Count the lines in the items below that contain the word "distance", and give only the number.

— BEGIN Material provided —

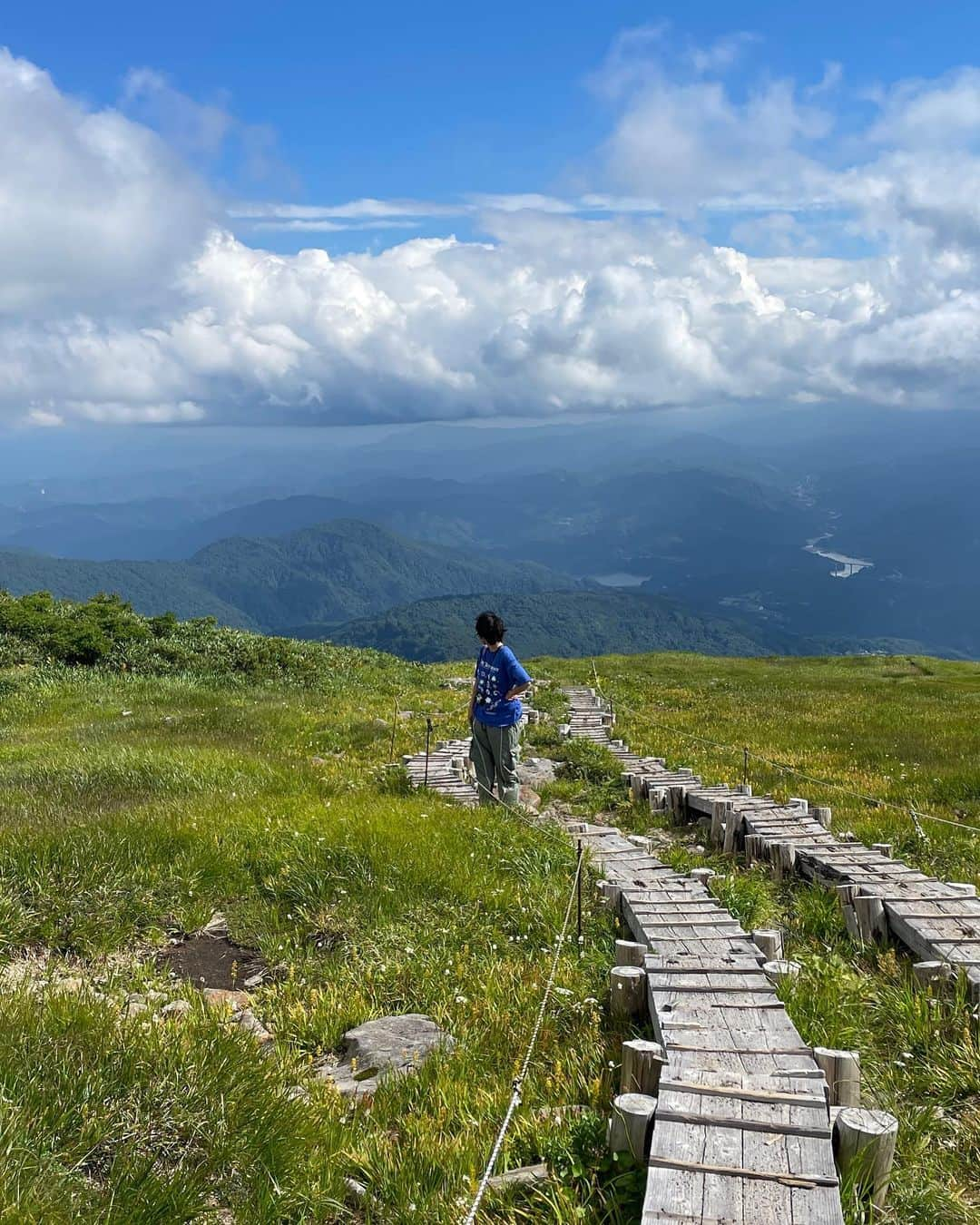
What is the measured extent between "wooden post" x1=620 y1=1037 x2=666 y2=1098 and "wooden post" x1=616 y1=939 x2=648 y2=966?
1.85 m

— END Material provided —
— BEGIN Material provided —

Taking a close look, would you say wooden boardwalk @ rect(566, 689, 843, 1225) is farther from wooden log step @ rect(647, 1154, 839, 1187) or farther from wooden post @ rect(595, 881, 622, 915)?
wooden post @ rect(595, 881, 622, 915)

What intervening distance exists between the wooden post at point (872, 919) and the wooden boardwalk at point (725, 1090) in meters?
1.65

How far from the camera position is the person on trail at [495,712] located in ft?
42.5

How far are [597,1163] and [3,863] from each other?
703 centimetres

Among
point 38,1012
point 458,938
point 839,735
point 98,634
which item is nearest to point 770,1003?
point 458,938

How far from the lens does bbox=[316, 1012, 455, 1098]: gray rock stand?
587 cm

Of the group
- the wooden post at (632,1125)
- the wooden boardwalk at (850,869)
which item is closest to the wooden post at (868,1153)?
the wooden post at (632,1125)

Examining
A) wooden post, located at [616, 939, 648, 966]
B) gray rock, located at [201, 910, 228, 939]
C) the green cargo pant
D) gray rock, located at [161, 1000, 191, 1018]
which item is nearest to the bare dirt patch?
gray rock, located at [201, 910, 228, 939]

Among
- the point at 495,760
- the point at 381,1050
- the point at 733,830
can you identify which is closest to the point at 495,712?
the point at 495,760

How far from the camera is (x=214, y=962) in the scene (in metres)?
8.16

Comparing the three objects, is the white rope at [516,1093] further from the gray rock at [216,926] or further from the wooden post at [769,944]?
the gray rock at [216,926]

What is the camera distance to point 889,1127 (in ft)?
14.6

— END Material provided —
— BEGIN Material provided —

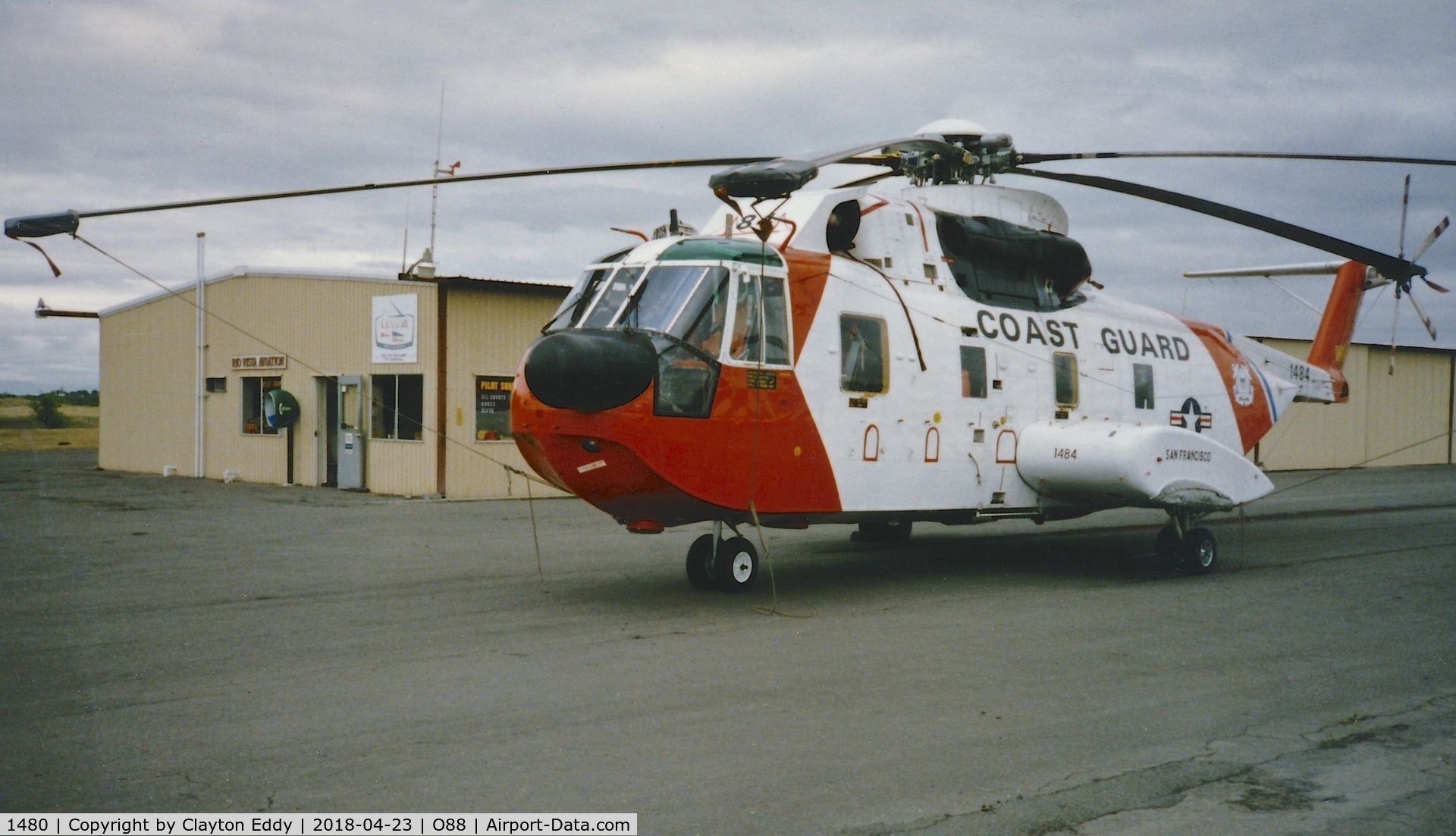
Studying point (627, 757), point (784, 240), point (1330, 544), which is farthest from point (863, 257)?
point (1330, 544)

— END Material provided —

■ Solution:
2